» Exercise
Select every line of the entries that contains the word "finger", matching case exactly, and copy each of those lines.

Questions about pictured scenes
(begin)
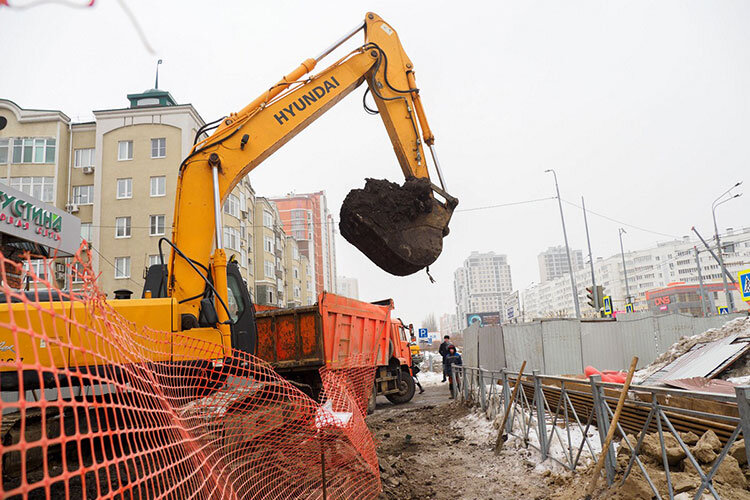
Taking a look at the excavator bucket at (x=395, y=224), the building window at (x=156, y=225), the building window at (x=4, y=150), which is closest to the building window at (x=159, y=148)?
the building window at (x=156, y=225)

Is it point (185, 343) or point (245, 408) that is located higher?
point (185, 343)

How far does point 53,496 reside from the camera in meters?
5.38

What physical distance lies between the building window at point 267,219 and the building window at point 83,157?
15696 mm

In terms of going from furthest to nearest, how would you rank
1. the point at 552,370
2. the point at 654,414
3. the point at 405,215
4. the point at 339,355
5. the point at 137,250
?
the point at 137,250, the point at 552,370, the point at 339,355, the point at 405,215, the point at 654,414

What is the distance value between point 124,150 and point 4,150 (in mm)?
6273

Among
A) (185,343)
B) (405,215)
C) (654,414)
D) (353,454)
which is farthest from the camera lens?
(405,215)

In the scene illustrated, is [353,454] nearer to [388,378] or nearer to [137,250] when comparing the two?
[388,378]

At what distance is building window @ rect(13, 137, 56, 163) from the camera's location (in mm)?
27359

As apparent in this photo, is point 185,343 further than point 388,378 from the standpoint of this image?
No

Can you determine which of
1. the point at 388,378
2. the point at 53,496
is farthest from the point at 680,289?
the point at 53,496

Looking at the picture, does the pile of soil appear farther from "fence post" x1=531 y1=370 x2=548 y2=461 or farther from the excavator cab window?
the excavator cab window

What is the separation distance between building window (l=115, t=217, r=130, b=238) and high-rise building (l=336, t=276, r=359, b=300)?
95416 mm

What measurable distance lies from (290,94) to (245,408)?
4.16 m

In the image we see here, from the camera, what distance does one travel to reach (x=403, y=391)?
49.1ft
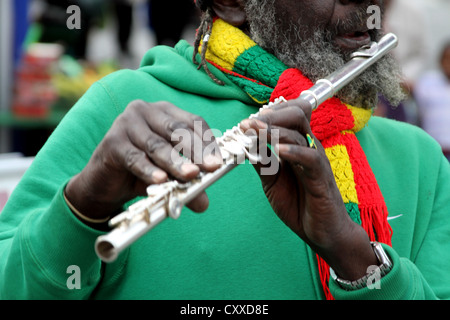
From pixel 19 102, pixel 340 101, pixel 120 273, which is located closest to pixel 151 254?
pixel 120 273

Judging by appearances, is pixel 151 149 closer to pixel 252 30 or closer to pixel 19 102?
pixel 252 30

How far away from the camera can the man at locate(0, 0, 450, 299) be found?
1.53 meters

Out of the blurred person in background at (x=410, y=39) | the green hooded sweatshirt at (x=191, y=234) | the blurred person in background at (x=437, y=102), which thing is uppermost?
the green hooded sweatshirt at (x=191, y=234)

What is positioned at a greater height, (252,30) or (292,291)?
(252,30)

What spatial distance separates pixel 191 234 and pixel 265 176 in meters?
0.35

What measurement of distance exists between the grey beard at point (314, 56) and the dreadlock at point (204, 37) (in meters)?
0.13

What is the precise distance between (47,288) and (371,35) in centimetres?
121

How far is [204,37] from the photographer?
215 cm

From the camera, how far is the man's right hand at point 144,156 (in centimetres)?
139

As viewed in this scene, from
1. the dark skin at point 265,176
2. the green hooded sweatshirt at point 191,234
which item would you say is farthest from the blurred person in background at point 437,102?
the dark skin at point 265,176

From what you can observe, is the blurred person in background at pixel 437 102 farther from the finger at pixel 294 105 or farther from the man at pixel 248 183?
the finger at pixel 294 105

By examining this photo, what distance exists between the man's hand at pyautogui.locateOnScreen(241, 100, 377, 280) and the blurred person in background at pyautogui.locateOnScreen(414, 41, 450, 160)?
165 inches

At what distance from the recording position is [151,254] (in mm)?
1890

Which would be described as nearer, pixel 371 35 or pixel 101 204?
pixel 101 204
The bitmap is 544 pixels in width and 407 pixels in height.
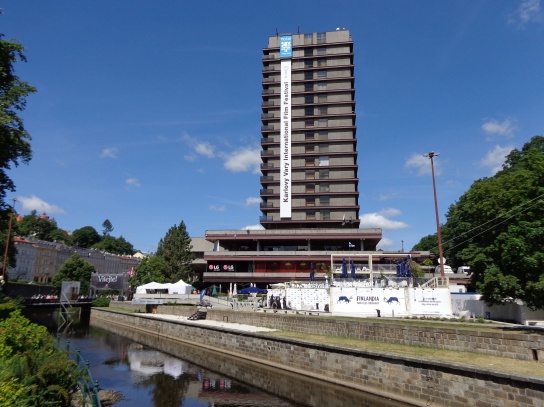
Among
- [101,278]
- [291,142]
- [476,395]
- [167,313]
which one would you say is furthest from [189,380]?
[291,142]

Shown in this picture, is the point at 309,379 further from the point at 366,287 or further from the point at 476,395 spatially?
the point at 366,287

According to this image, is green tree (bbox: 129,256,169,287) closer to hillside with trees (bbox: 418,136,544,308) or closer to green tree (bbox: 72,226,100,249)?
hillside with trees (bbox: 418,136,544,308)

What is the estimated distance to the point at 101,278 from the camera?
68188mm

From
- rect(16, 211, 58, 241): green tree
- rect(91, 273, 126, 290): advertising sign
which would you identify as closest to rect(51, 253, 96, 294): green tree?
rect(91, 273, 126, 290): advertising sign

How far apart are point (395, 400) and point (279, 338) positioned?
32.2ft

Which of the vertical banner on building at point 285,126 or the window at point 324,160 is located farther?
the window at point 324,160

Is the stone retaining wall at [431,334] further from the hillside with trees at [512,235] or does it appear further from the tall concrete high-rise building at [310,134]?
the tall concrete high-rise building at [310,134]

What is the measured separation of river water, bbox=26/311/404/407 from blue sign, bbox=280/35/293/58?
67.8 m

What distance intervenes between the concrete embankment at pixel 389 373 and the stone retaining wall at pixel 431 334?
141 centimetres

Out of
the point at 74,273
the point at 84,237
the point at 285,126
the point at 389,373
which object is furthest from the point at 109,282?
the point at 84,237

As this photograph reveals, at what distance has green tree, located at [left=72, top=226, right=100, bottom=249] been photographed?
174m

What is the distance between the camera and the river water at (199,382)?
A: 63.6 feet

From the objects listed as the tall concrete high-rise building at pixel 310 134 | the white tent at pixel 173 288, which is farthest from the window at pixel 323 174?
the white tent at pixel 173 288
(end)
(begin)
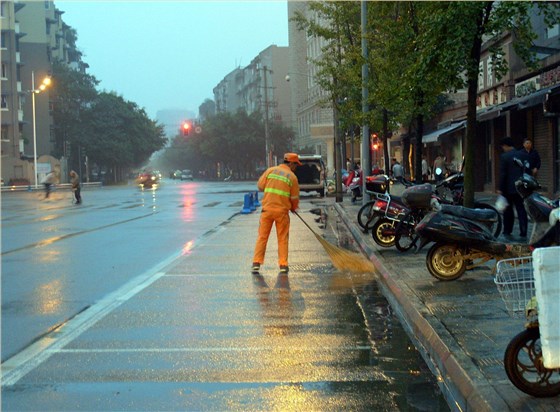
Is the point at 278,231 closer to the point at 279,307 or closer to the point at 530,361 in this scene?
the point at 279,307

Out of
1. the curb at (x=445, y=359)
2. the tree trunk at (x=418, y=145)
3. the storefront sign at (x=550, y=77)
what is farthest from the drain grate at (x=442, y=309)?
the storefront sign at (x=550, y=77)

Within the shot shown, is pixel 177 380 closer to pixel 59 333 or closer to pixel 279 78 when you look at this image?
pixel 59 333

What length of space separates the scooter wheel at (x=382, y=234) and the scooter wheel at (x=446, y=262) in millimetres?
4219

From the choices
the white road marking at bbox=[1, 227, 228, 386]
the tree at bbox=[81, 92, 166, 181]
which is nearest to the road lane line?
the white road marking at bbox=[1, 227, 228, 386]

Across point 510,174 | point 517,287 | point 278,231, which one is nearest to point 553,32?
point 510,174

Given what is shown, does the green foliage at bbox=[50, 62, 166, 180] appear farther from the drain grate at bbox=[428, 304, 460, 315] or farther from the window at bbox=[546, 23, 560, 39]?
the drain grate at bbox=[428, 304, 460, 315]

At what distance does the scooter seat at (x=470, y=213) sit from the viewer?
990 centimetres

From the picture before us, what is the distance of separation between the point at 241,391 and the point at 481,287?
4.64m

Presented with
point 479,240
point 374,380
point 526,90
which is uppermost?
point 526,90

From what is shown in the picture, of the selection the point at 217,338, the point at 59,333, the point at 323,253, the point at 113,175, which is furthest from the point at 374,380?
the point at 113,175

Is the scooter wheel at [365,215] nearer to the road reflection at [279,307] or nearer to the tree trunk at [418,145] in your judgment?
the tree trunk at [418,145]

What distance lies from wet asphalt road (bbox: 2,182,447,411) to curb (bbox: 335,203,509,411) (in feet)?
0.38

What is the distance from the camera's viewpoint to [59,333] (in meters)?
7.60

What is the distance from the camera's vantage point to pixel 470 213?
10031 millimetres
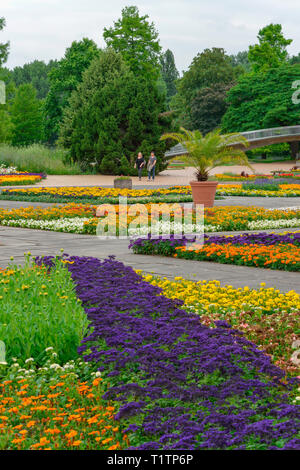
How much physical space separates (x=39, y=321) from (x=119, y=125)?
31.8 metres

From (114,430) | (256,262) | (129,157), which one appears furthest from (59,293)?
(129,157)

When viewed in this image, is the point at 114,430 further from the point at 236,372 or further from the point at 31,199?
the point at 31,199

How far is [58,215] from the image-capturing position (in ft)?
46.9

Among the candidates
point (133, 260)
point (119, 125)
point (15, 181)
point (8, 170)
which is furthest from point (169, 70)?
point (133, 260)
(end)
» The response
From what you can observe, is the blurred person in background at pixel 437 102 farther from the finger at pixel 294 105 or farther from the man at pixel 248 183?
the finger at pixel 294 105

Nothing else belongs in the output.